▶ **INSTRUCTIONS FOR THE TASK**
Only some lines are wanted: please transcribe exactly those from the one containing "common name: gemsbok" through the end of the data, pictures excluded.

▶ **DATA SECTION**

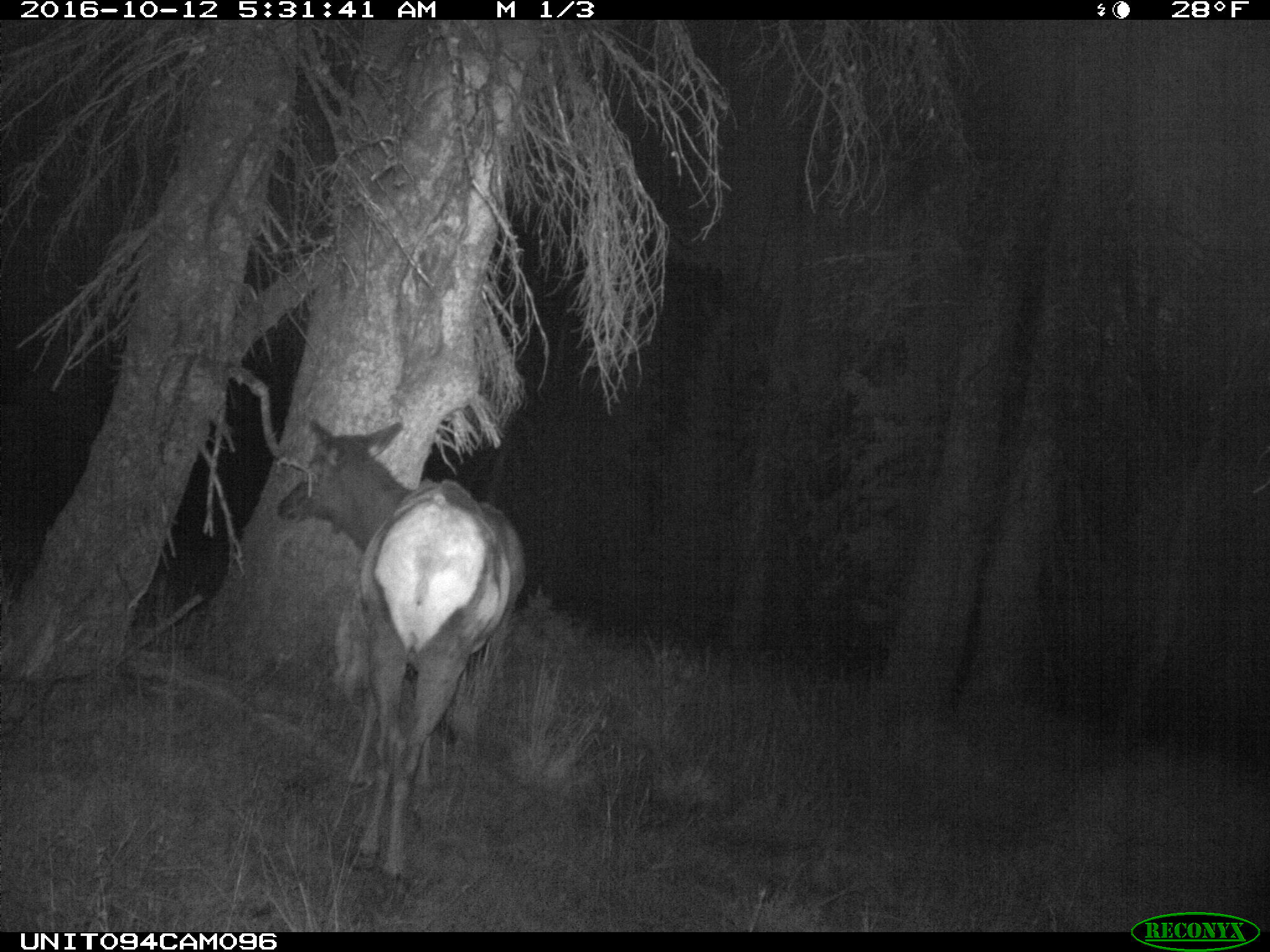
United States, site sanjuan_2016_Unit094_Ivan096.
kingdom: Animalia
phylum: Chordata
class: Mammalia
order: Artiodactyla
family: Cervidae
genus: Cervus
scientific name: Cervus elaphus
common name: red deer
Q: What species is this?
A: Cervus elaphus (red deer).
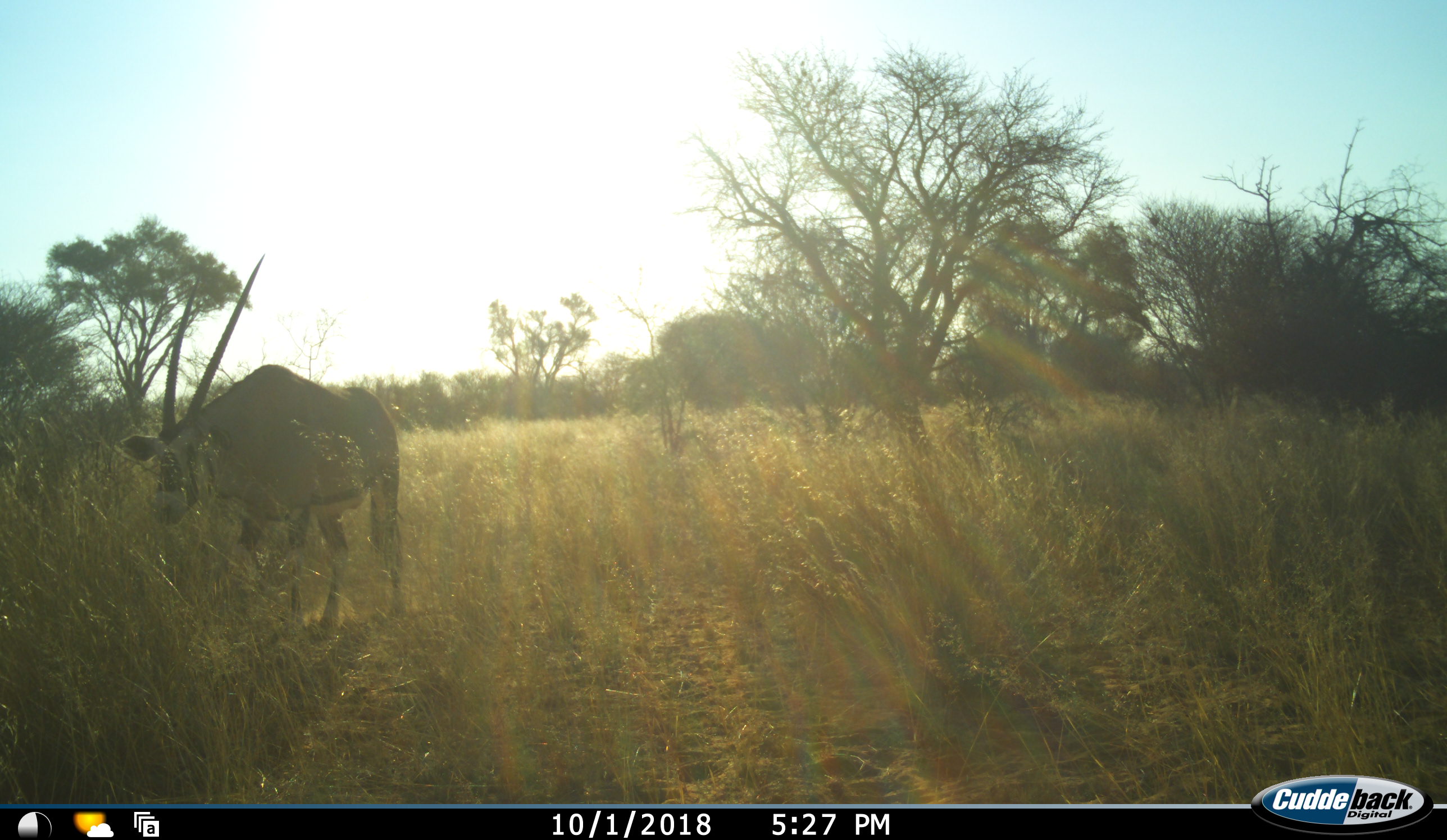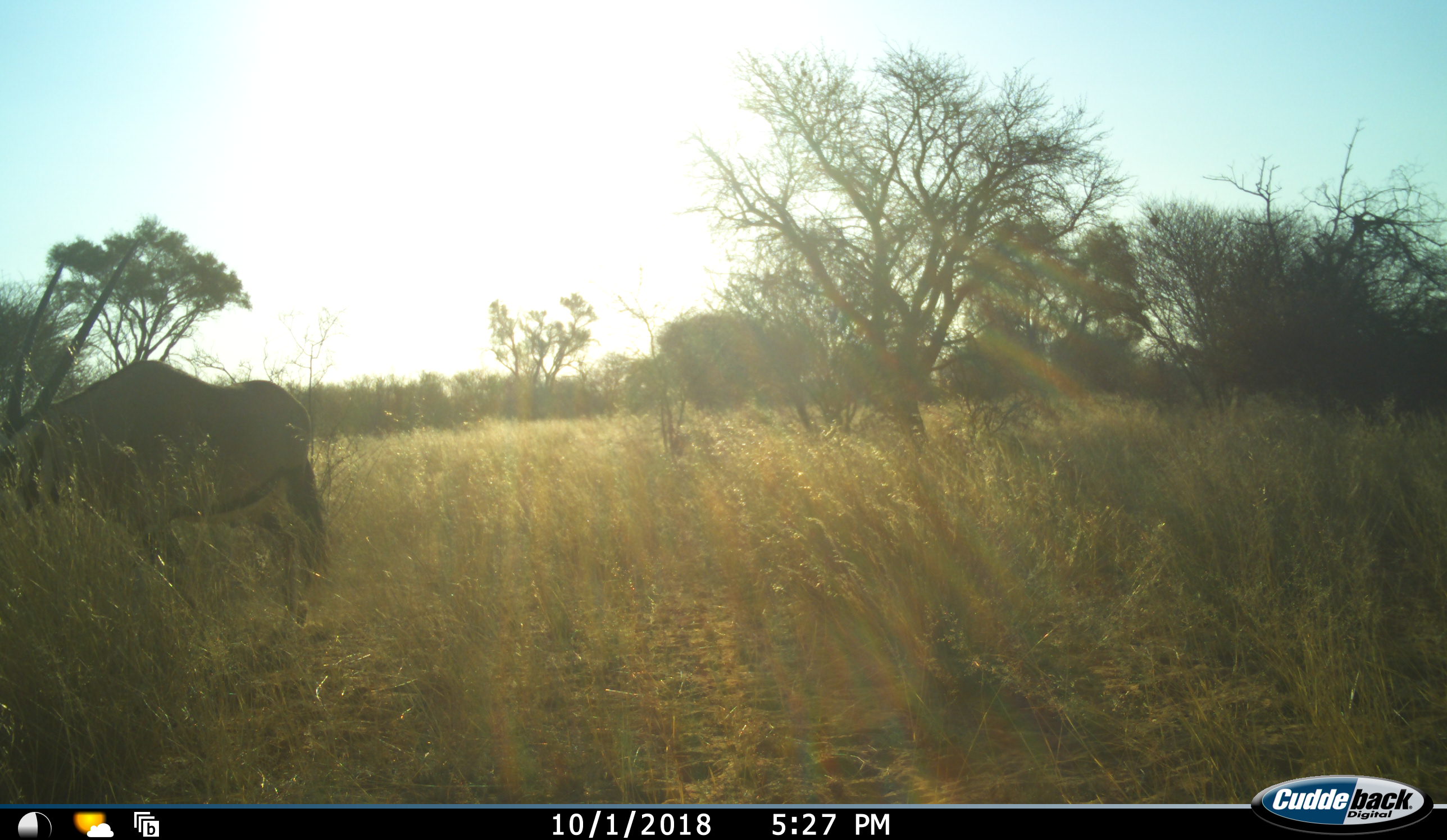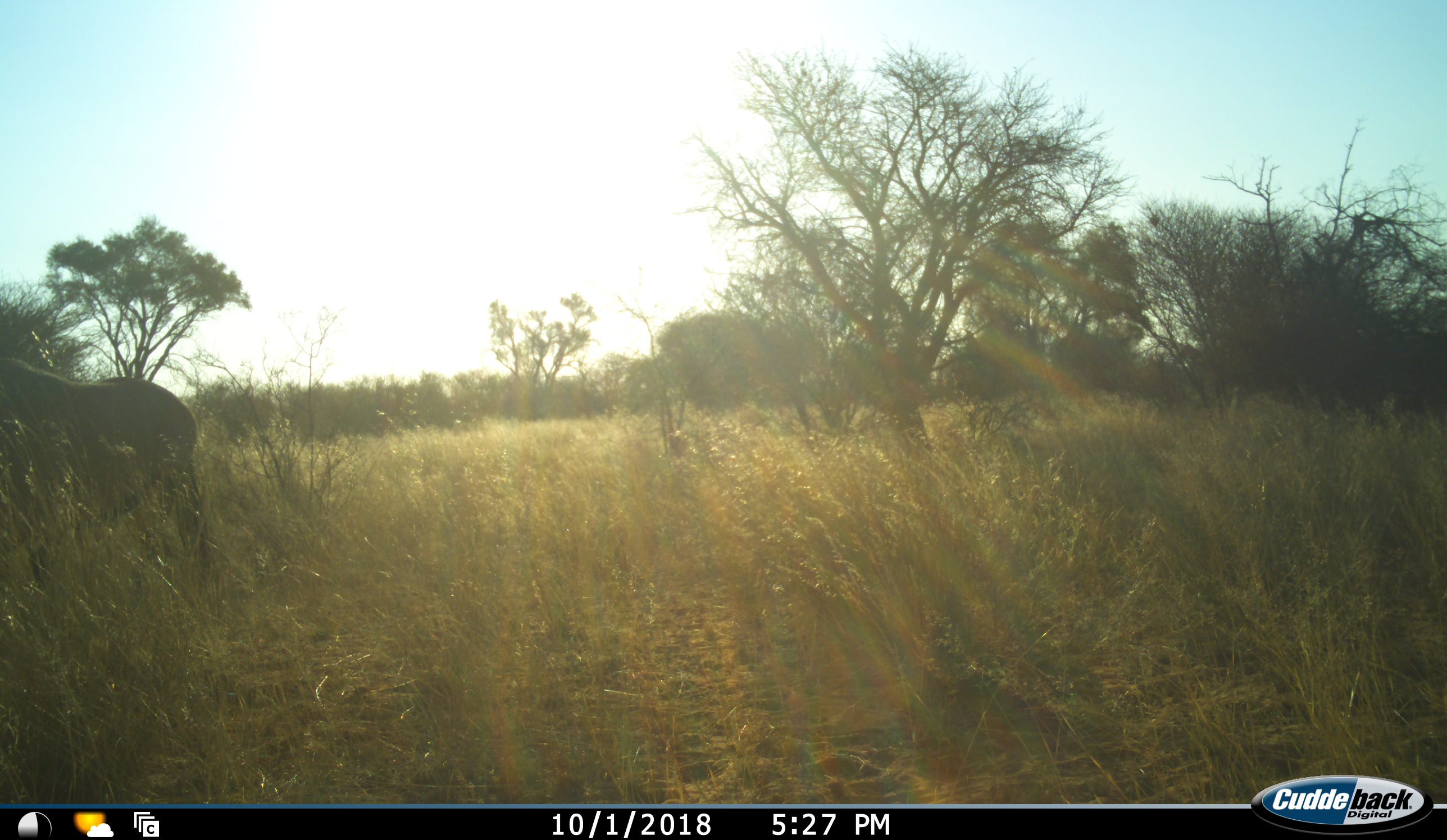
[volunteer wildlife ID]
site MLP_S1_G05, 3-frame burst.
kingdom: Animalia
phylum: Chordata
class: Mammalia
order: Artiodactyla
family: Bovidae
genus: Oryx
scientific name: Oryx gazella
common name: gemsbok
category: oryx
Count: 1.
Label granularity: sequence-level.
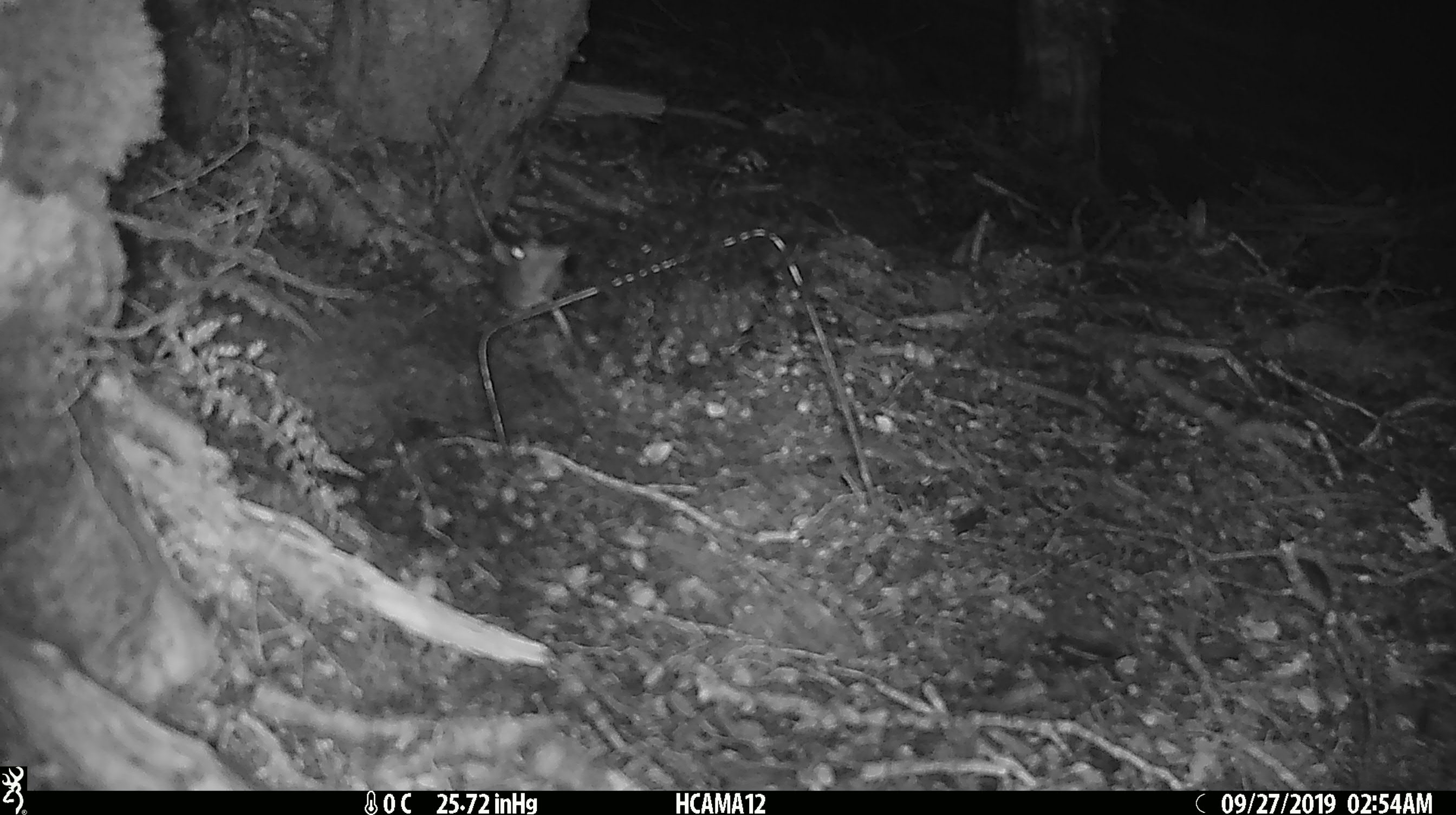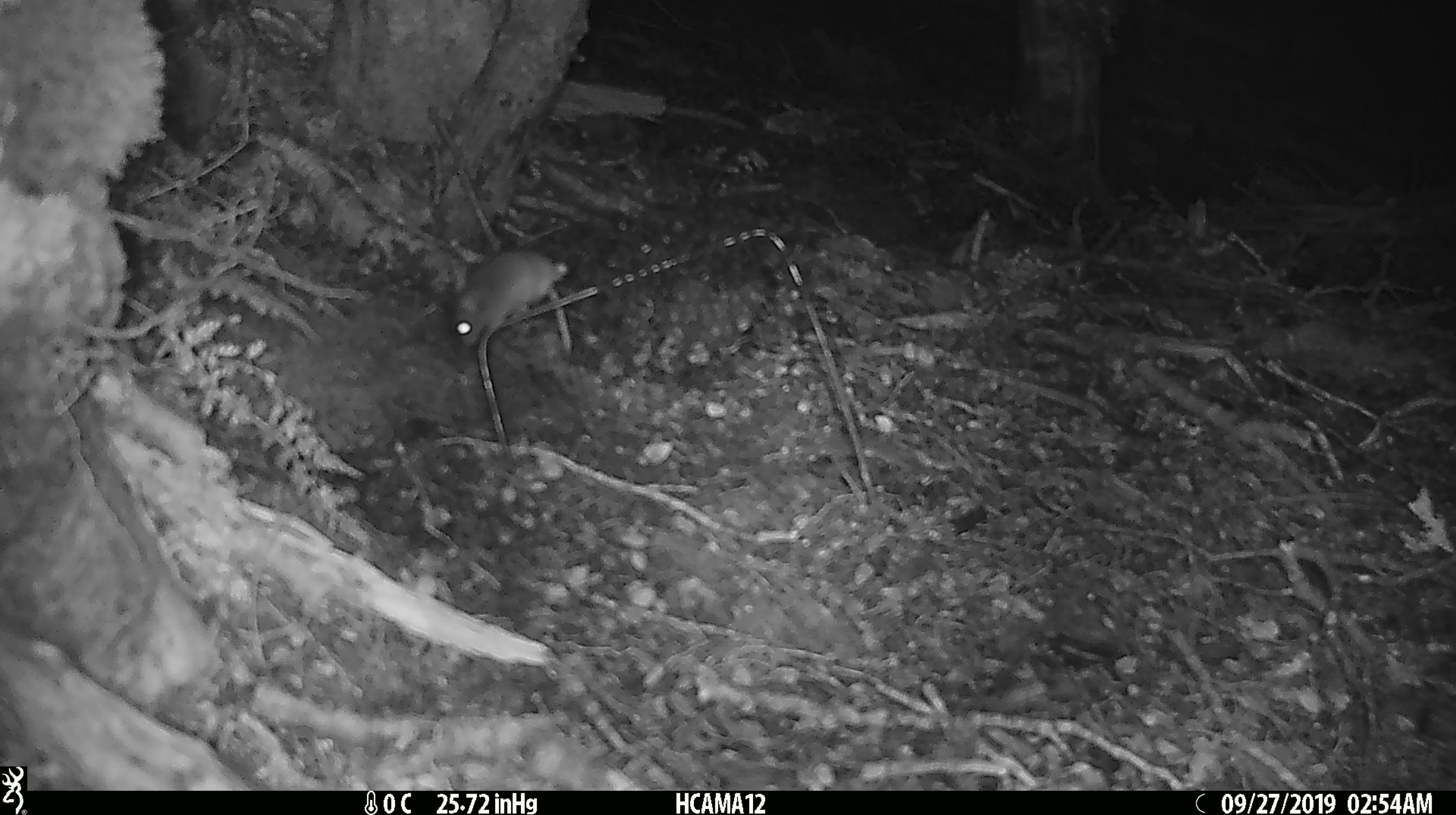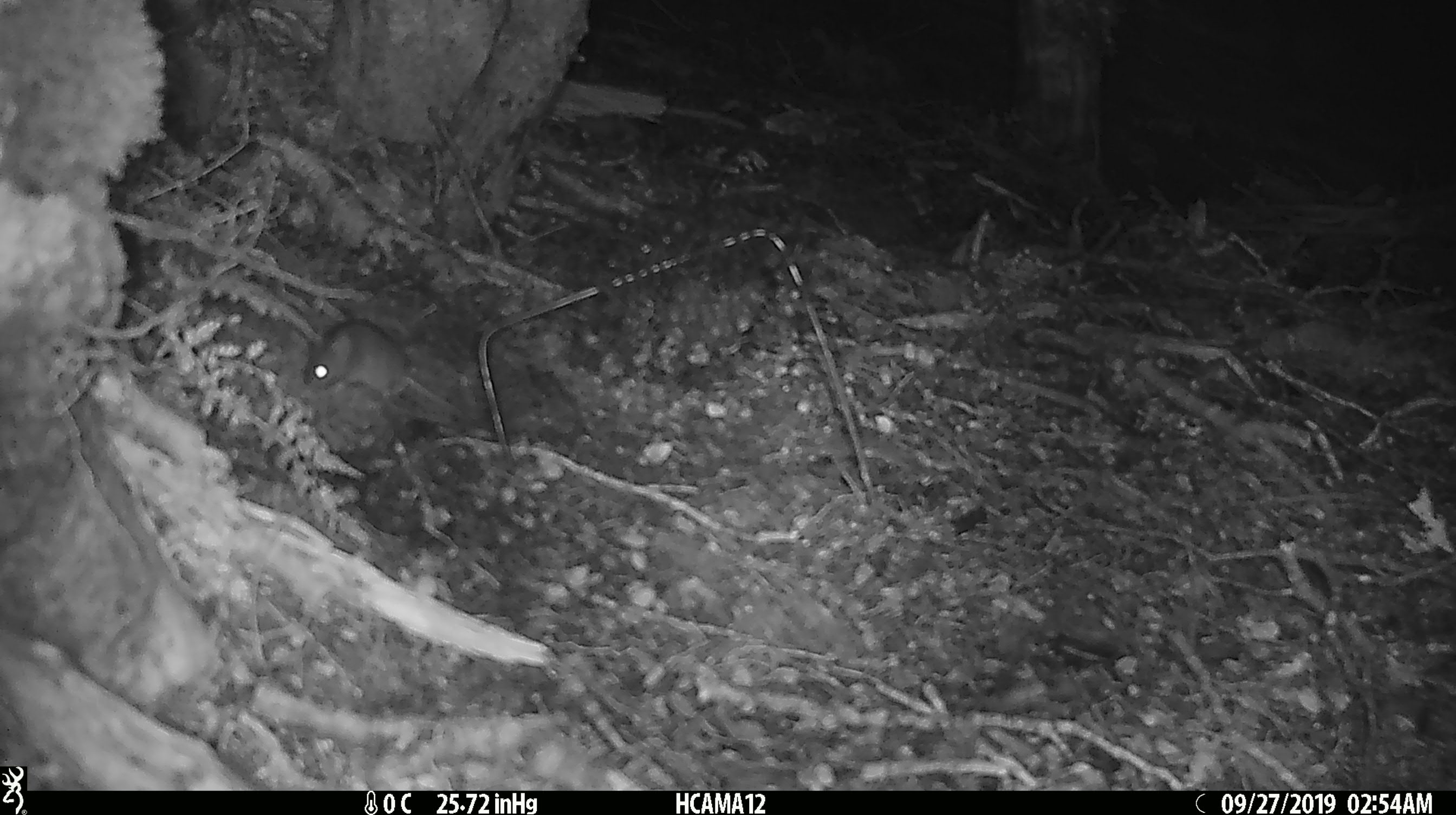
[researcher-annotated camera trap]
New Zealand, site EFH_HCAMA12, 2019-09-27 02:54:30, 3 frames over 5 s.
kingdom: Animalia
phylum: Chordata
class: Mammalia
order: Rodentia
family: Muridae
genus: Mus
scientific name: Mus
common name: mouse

▶ **SOLUTION TO THIS EXERCISE**
common name: gemsbok
category: oryx
Count: 1.
Label granularity: sequence-level.
[researcher-annotated camera trap]
New Zealand, site EFH_HCAMA12, 2019-09-27 02:54:30, 3 frames over 5 s.
kingdom: Animalia
phylum: Chordata
class: Mammalia
order: Rodentia
family: Muridae
genus: Mus
scientific name: Mus
common name: mouse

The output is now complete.